Topical 5-fluorouracil cream is useful in 50% cases but patient tolerance is low as the cream causes ulceration. In frail elderly patients palliative care and even palliative surgery is very important as the late stages of vulval carcinoma have serious morbidity.
Surgery, radiation therapy and chemotherapy are the main treatment options, and are typically used in various combinations. As with many cancers, the optimal treatment depends on the disease stage and patient factors such as age and other medical conditions.
Treatment options by stage are as follows:
Stage 0
Wide local excision, laser surgery, or a combination of both
Skinning vulvectomy
Chemotherapy ointment
Stage I
Wide local excision
Radical local excision with removal of all nearby groin/ upper thigh lymph nodes
Radical vulvectomy and removal of nearby groin lymph nodes (and sometimes lymph nodes on opposite side of the body)
Radiation therapy alone (in selected patients)
Stage II
Radical vulvectomy and removal of groin lymph nodes on both sides of the body, plus postoperative radiation therapy to the pelvis if lymph nodes are positive for cancer
Radiation therapy alone (in selected patients)
Stage III
Radical vulvectomy and removal of groin/ upper thigh lymph nodes on both sides of the body, plus postoperative radiation therapy to the pelvis and groin if lymph nodes are positive for cancer or if the primary vulvar tumor is very large
Radiation therapy and chemotherapy, followed by radical vulvectomy and removal of lymph node removal of lymph nodes on both sides of the body.

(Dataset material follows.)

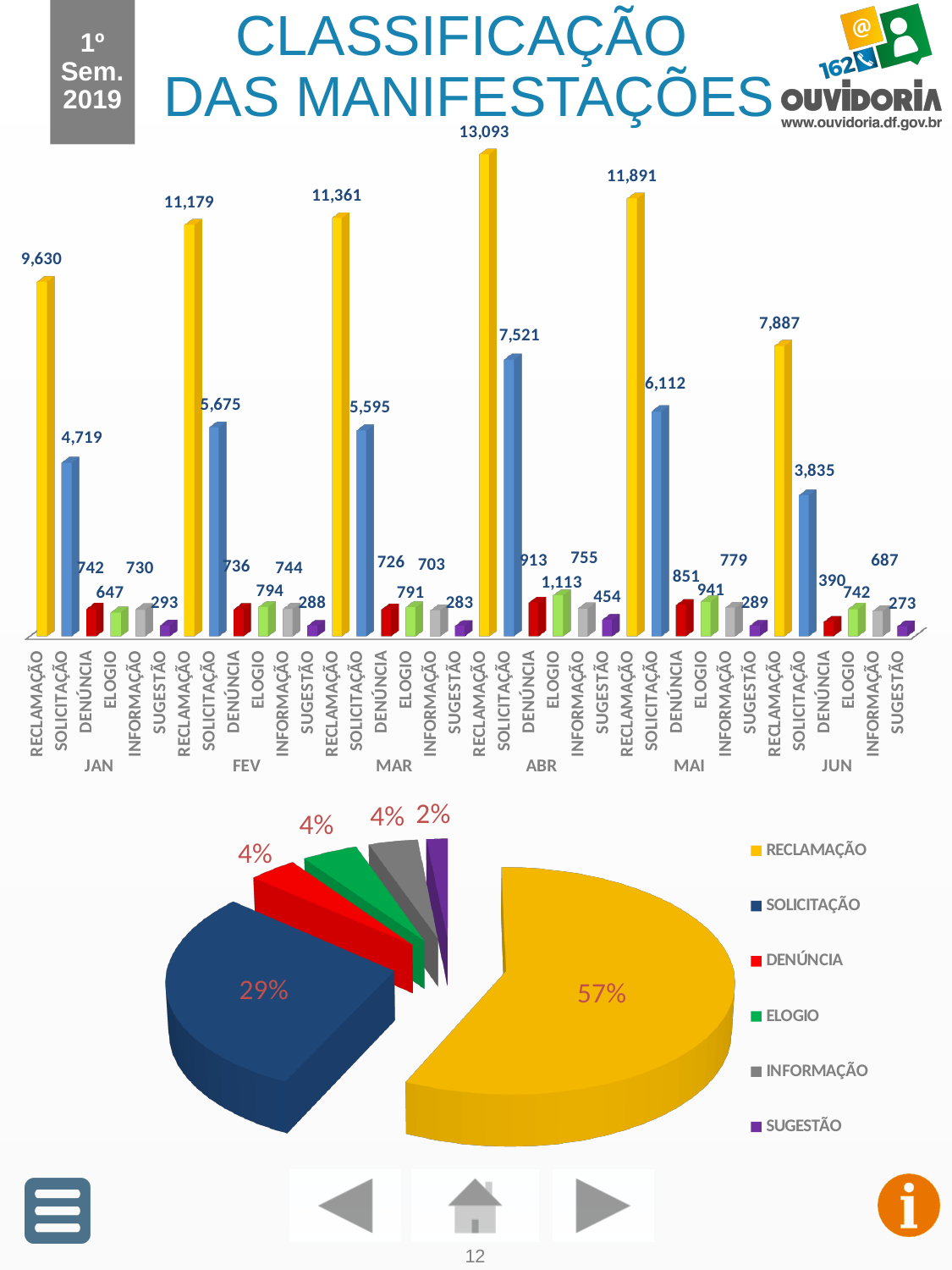
In the top bar chart, which month has the lowest SOLICITAÇÃO value? JUN In the top bar chart, how many months are shown on the x axis? 6 In the bottom pie chart, what share does SOLICITAÇÃO have? 29% How many entries does the legend of the bottom pie chart list? 6 What kind of chart is the top chart on the slide? Bar chart In the top bar chart, what is the difference between RECLAMAÇÃO in ABR and RECLAMAÇÃO in JUN? 5,206 In the top bar chart, what is the value for RECLAMAÇÃO in ABR? 13,093 In the bottom pie chart, what share does RECLAMAÇÃO have? 57% In the top bar chart, what is the value for ELOGIO in ABR? 1,113 In the top bar chart, which month has the highest RECLAMAÇÃO value? ABR In the top bar chart, which is larger: DENÚNCIA in MAI or DENÚNCIA in JUN? DENÚNCIA in MAI In the top bar chart, what is the value for SOLICITAÇÃO in JUN? 3,835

Radiation therapy (in selected patients) with or without chemotherapy.
Stage IV
Pelvic exenteration, which entails radical vulvectomy and removal of the lower colon, rectum, or bladder (depending on where the cancer has spread), as well as the uterus, cervix, and vagina
Radical vulvectomy followed by radiation therapy
Radiation therapy followed by radical vulvectomy
Radiation therapy (in selected patients) with or without chemotherapy, and possibly following surgery


Complications
Wound breakdown (necrosis) and infection are common problems.
Chronic lymphoedema of lower limbs occurs due to node dissection in ~ 20%.
Prognosis
In early stage disease, when lymph nodes are not involved, the overall 5-year survival rate is 90%.
Once cancer has spread to the lymph nodes, the overall 5-year survival rate drops to 50% - 70%.